Lulu from “Crashing” is arguably the most vulnerable of them all, with perhaps the most individual story of the three. Nothing Lulu does is meant to be a statement; She’s the one who’s genuinely amoral, acts on instinct, and doesn’t stop chafing herself about her concerns. Brazenly riding the waves of her desire, she watches with little or no self-punishment as Anthony, her best friend, whom she may or may not be in love with, serves his fiancé Kate a curry that Lulu has thrown up in (it is a long time story). There is nothing virginal or “pure” about the nature of Lulu’s desire.

Crime, Punishment and Bollywood

I try to think of the confused woman in Bollywood movies and surprisingly, Sara Ali Khan’s Zoe from Love Aaj Kal 2 comes to mind. The film, which suffered for many of its cinematic failures, currently has a meager 4.7 rating on IMDB, but in mainstream Bollywood, she may have to settle for this emerging genre of heroines. Imtiaz Ali’s films are widely criticized for using women as agents of character development for the men, but somehow the films that portray female characters with relationship problems aren’t necessarily concrete either. Love Aaj Kal 2 was a messed up movie in general, and that might be why Zoe was messed up too. She faces the false dichotomy of career vs. love unique to women and emerges from it as a whole while the film smugly concedes moral superiority to Veer (Kartik Aaryan), who says to Zoe: “Aana toh puri tarah aana, varna aana hello mat“. The message seems to be, though not in so many words, that a woman cannot be whole without giving herself fully to a man.

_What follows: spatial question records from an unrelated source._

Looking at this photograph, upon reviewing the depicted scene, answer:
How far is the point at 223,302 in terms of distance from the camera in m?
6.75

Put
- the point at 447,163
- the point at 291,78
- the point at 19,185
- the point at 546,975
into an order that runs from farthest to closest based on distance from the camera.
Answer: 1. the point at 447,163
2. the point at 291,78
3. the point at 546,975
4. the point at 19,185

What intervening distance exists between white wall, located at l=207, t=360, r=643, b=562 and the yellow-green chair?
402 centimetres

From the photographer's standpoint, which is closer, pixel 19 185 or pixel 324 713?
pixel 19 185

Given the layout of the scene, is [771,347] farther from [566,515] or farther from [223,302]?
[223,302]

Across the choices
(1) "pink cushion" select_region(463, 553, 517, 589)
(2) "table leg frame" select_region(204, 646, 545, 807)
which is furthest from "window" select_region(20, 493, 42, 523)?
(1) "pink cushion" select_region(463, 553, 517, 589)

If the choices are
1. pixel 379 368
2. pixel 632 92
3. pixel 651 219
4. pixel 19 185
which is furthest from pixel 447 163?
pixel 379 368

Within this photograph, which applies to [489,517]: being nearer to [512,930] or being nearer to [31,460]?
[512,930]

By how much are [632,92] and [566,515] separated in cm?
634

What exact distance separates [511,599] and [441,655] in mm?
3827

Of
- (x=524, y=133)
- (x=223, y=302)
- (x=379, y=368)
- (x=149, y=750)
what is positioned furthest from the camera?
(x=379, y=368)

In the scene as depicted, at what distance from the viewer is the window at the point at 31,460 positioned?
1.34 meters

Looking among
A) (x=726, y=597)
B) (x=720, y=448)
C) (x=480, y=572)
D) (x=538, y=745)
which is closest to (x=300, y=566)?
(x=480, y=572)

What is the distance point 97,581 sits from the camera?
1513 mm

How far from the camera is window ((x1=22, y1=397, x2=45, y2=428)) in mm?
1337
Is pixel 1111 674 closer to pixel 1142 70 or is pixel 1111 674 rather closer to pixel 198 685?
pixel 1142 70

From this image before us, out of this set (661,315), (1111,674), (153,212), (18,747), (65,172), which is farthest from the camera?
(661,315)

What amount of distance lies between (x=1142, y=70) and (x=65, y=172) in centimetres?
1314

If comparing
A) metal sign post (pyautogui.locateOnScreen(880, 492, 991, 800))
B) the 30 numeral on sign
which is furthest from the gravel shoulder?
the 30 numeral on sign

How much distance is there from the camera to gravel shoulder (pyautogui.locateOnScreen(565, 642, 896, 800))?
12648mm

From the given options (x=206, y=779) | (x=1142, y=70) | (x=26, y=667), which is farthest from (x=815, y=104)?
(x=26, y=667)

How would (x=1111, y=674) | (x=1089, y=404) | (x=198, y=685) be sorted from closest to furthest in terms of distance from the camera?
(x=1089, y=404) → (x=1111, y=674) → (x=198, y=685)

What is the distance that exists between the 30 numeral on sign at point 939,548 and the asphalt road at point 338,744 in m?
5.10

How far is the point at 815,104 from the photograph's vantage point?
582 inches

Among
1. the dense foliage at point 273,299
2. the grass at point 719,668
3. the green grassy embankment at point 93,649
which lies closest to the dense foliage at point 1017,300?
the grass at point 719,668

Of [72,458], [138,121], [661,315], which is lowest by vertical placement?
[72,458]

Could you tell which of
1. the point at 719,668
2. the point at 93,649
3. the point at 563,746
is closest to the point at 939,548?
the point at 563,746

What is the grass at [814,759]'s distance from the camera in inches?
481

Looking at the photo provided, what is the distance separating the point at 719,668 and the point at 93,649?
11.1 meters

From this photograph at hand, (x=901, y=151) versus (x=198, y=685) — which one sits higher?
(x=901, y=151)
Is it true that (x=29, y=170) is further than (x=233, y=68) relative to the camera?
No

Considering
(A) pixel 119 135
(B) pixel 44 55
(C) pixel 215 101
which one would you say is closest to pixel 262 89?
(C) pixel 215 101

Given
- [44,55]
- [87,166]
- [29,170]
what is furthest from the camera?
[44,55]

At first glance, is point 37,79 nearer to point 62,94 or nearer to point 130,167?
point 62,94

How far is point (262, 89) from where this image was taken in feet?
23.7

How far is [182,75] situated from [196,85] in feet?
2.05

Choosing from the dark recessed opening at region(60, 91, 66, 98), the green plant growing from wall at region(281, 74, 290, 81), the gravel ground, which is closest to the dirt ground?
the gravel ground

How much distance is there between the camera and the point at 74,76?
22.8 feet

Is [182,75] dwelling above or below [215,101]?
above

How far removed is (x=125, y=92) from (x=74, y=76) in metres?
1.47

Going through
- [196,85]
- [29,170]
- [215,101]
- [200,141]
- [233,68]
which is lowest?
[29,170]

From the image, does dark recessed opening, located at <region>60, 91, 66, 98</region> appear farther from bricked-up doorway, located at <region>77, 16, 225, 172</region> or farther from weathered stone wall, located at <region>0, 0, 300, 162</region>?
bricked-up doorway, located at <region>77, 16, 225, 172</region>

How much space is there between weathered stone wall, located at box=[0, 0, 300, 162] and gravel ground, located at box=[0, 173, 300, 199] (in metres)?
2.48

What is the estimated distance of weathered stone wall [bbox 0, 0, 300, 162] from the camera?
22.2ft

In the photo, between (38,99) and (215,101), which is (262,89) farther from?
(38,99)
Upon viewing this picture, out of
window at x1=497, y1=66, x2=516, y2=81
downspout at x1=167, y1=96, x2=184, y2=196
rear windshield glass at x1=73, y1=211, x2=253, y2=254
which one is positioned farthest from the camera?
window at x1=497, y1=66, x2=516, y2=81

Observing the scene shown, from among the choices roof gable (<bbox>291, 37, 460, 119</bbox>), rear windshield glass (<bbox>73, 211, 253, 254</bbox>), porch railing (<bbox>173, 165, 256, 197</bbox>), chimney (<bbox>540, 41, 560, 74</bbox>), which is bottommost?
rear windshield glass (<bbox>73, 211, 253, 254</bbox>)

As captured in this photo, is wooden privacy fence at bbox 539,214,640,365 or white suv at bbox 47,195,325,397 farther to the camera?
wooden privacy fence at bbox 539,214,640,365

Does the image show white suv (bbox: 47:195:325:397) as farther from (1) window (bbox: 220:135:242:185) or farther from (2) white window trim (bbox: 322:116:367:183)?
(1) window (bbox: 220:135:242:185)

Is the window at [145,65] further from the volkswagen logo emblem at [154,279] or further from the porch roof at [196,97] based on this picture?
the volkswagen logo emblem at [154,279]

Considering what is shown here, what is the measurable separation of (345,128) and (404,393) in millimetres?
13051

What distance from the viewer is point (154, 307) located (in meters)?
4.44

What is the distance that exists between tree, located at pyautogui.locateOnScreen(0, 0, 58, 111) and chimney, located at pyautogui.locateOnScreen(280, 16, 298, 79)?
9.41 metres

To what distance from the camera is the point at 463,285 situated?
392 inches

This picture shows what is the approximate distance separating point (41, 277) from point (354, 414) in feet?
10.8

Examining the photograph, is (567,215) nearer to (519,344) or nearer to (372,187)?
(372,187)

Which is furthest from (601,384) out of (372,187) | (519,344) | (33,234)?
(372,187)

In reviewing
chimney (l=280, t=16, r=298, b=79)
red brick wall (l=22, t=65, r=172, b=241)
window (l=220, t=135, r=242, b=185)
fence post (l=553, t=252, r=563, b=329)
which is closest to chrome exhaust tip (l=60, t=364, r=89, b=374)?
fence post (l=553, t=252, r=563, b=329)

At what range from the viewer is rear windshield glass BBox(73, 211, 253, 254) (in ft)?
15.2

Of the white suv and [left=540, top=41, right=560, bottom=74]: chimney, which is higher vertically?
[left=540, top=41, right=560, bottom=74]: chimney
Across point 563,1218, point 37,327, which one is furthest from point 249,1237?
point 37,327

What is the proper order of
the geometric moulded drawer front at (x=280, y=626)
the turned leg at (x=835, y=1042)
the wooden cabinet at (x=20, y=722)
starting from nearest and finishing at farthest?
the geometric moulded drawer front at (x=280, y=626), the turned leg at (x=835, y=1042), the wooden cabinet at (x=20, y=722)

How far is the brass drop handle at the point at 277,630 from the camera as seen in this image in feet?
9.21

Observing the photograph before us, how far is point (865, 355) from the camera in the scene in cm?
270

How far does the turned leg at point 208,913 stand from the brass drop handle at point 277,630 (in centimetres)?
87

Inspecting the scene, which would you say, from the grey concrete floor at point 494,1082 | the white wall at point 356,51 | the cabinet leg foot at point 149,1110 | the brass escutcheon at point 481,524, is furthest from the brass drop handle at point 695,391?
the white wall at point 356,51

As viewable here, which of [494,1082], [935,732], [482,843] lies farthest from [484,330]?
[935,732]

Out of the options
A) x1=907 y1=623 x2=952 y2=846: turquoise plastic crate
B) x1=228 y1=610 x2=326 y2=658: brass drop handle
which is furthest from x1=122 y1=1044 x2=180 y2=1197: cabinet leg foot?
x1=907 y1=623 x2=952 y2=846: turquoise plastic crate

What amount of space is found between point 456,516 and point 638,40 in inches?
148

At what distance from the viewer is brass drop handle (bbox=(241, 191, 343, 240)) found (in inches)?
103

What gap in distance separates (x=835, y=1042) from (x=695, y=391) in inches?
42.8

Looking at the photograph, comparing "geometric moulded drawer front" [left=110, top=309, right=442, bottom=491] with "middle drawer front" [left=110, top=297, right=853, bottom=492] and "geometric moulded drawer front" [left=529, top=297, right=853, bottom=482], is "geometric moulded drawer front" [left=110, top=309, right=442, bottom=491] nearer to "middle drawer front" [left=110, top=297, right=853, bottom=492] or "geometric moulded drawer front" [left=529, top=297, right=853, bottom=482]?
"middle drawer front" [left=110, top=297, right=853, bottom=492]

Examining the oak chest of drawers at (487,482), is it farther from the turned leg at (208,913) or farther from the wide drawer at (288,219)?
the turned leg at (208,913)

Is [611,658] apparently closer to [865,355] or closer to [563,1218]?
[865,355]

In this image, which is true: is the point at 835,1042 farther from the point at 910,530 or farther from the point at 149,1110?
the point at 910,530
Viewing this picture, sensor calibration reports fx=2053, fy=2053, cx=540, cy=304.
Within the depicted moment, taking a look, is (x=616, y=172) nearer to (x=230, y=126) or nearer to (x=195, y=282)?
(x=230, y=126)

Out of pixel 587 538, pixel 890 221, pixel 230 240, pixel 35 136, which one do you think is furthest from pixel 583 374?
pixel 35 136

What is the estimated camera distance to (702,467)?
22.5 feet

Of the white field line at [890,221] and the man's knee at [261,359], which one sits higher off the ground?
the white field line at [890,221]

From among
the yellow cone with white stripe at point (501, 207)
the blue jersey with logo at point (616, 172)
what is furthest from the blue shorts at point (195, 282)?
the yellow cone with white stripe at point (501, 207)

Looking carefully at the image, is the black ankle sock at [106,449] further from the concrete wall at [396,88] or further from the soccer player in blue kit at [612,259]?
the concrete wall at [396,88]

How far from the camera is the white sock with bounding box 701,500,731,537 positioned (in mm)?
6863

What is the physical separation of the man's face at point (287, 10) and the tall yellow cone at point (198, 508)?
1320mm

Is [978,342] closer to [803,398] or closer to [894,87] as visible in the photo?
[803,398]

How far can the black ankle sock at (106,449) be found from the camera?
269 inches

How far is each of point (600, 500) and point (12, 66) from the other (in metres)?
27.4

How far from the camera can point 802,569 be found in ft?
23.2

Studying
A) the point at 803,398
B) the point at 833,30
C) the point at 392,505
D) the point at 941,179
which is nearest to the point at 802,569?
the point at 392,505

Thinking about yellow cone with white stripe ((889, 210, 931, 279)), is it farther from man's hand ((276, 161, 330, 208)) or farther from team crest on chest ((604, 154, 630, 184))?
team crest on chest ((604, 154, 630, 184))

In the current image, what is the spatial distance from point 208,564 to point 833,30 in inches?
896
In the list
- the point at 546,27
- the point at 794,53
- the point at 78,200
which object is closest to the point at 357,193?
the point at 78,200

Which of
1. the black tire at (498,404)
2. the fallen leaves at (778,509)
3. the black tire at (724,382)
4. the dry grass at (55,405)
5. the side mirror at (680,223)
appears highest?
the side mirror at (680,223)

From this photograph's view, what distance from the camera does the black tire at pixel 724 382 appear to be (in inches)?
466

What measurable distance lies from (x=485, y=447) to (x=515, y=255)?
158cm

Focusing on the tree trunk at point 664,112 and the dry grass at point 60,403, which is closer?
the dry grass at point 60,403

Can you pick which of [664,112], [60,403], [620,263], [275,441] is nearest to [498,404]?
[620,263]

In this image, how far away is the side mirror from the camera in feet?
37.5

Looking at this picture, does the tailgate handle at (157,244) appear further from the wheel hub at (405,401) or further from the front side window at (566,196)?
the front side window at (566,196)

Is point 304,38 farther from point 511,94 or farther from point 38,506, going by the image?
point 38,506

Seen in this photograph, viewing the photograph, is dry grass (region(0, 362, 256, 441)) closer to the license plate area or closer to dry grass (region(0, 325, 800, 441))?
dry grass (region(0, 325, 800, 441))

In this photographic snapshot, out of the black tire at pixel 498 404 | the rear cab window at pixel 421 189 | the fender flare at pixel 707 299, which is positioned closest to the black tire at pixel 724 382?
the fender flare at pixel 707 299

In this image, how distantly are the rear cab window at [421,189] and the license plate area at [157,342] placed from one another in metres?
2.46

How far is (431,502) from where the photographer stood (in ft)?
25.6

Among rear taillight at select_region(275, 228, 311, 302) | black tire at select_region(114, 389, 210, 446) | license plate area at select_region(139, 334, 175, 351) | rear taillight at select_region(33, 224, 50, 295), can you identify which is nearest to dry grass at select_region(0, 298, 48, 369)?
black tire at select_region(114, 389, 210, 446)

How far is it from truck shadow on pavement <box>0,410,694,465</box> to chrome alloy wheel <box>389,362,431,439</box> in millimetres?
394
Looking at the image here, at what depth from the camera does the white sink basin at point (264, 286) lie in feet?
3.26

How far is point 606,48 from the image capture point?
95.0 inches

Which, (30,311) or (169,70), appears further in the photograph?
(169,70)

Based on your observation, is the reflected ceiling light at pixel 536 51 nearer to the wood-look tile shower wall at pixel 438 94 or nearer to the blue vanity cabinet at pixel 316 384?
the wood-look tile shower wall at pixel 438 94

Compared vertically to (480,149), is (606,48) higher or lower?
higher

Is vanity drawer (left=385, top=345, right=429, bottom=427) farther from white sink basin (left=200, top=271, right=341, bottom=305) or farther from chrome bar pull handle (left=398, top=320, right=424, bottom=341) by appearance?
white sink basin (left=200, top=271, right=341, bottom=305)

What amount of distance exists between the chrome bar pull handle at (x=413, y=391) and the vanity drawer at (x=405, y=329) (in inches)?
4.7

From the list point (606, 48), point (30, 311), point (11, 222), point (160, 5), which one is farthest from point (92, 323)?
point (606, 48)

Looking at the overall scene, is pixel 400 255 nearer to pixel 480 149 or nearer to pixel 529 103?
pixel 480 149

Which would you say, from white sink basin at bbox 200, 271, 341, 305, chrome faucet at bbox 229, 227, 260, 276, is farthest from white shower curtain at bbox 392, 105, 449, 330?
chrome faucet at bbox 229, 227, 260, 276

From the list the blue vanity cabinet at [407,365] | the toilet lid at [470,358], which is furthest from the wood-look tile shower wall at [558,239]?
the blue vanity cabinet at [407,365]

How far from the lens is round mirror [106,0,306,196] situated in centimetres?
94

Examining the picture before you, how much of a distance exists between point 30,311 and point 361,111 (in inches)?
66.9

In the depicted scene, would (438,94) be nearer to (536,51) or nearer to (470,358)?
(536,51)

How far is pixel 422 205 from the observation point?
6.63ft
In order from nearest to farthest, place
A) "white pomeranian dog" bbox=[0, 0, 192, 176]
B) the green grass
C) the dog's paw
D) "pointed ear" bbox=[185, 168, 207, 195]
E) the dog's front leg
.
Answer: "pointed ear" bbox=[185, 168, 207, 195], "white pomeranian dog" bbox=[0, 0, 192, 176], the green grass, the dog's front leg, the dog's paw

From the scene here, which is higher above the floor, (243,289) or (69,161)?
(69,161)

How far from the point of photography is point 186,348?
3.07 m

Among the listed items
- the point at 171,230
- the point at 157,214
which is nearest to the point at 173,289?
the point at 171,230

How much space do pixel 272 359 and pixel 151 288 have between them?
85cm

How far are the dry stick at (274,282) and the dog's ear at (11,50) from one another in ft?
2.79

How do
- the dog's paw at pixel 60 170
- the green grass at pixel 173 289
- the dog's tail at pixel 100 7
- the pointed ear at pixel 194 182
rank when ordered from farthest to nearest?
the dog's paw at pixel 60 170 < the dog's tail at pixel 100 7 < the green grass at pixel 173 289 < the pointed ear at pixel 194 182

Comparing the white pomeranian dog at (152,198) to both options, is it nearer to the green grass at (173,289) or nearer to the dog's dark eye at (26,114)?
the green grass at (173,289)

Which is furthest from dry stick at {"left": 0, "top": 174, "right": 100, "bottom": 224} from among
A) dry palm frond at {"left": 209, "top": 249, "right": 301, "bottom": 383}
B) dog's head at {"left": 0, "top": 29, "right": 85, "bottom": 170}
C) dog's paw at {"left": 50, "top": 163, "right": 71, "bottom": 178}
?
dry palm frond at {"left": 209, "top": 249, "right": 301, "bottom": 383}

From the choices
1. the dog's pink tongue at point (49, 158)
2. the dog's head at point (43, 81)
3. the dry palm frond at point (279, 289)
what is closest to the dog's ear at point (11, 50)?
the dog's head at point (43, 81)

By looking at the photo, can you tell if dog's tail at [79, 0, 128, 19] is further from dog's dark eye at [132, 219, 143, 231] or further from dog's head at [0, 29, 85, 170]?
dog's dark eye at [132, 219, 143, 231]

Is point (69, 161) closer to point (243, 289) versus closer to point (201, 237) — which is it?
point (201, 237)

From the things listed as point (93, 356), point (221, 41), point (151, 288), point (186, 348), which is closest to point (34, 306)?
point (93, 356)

Zoe’s cousin is Deepika Padukone’s Veronica from “Cocktail,” who faces the music, which is louder and much more punishing. Veronica, unbridled in her sexuality, faces the most terrible punishment Bollywood films can inflict on their offending wives: not getting the man. Indeed, Veronica loses everything – friendship, family, love – and finds herself faced with the vast, sprawling urban solitude all alone for the simple offense of not being enough like Meera, a wise Mary Sue played by Diana Penty. Meera’s virtues, which include a blind, unconditional devotion to a warlike husband, are rewarded at the end with the affections of Gautam (Saif Ali Khan), a character who, for obvious reasons, would choose Veronica to sleep but Meera to marry for redeemable properties in sight.

Queerness has only just begun to begin its steep climb from comedic material to social film treatment in Bollywood. Yet millennial women in India remain just as adamant aboard the Streetcar Named Desire as anywhere else in the world.